** begin Text segment **

Friday’s fade from 5375 is a minor dent to the bullish story, but one erratic session isn’t significant on its own. Friday’s low of 5331 and the pre-market low of 5319 are important for short-term direction. A break of this area would target 5265-81. A hold targets 5400-412.
Friday’s 5375 high is the only resistance.
5319-31 is near-term support. The 20dma will be at 5298 on Monday and rising around 7 points a day. 5291-97 is potential support, but the weekly level just below at 5265 is more important.
An upside Demark exhaustion signal will be on bar 5 (of 9) on Monday, which means it could have an effect from Thursday onwards.
Drivers/Events
More soft data drove the action in the first part of the week, with ISM Manufacturing PMI in contraction at 48.7 and JOLTS Job Openings missing expectations of 8.37M with a reading of 8.06M. Yields and the US dollar fell, while stocks rose. Friday’s strong Jobs Report was expected to show more cooling, but a surprising strong release reversed the moves. Yields and the dollar reversed higher, while stocks, on the other hand, were all over the place.
The erratic moves in stocks stem from the mixed drivers. Do they want weak data / more easing or strong data / less easing? I think they can rally under both scenarios, but both also contain possible negatives so markets are undecided on how to react. Furthermore, the data can shift the situation from one to the other in the space of a day like it did on Friday.
Next week’s main events are on Wednesday with the release of CPI and the June FOMC meeting. CPI should be straightforward enough for stocks – the lower the better. The Fed, meanwhile, likely keep options open.
PPI and Unemployment Claims are released on Thursday, with UoM Consumer Sentiment due out on Friday.
Probable Moves Next Week(s)
The bigger picture view has worked well and continues to point higher. The bias will only change should there be a weekly close below 5265.
Short-term, Friday’s turbulent session makes the direction early in the week unclear. A drop through Friday’s lows could target 5265-81 but this should set the low of the week and create a buying opportunity for further highs.
If and when the 5400-412 target is reached, it will be time to re-assess. The rally from the April low is showing momentum divergence and poor breadth so there are reasonable odds a reversal unfolds in the 5400 area, especially when exhaustion signals mature in the coming weeks. The aim will be to recognize whether any reaction from this area is just another small dip in an ongoing trend (a buying opportunity), or if a much larger decline will unfold. At the moment, the latter will only be confirmed by a move below 5265, but obviously it is not ideal to wait for a 150 point decline before taking action. Thankfully, there should be a chance to move inflection levels higher in the coming weeks as new patterns take shape.

** end Text segment **

◆ Exercise aim:
In the market commentary above, what weekly close would change the bias?

** begin Supplied entries **

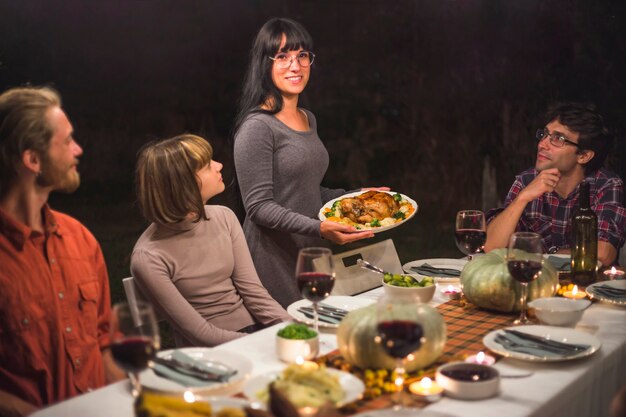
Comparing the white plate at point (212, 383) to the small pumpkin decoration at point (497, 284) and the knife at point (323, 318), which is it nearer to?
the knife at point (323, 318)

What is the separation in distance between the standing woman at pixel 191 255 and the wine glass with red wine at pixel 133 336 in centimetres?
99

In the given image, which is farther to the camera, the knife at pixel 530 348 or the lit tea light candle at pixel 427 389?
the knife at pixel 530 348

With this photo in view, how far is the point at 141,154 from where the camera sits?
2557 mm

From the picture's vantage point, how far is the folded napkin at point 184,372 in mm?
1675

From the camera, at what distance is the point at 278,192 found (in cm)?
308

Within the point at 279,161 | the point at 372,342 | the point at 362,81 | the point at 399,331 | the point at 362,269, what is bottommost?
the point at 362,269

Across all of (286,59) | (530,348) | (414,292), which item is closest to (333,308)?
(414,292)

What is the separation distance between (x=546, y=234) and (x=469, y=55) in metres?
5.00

** end Supplied entries **
** begin Supplied entries **

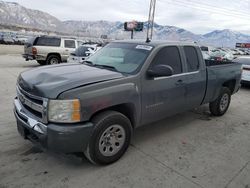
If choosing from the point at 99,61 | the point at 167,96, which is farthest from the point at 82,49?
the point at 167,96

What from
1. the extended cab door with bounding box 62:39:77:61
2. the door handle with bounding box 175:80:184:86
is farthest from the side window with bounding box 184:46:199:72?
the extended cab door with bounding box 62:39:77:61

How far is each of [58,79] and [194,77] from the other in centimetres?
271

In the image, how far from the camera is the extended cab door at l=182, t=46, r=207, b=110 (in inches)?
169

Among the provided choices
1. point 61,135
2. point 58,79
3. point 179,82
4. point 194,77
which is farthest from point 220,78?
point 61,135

** end Supplied entries **
** begin Supplied entries **

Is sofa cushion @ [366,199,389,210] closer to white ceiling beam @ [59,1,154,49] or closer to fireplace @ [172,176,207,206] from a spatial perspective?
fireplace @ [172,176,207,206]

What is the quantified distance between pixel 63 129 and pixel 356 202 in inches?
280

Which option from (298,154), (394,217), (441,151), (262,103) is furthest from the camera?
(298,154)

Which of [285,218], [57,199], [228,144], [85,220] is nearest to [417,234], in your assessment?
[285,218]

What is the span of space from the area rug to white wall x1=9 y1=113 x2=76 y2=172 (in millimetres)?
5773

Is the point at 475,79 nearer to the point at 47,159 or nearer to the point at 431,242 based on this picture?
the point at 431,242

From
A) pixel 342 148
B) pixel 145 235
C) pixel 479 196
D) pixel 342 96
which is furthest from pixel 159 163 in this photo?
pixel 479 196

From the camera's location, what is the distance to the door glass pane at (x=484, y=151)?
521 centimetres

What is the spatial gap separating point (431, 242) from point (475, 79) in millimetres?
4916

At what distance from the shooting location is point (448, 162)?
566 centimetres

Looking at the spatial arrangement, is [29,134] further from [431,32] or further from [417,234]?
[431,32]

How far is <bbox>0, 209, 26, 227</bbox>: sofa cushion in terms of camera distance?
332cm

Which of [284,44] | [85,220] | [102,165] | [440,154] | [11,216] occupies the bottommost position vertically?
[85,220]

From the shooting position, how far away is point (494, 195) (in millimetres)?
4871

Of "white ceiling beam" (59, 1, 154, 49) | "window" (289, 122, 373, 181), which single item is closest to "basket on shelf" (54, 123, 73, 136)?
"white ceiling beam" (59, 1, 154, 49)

** end Supplied entries **

◆ Written response:
A weekly close below 5265.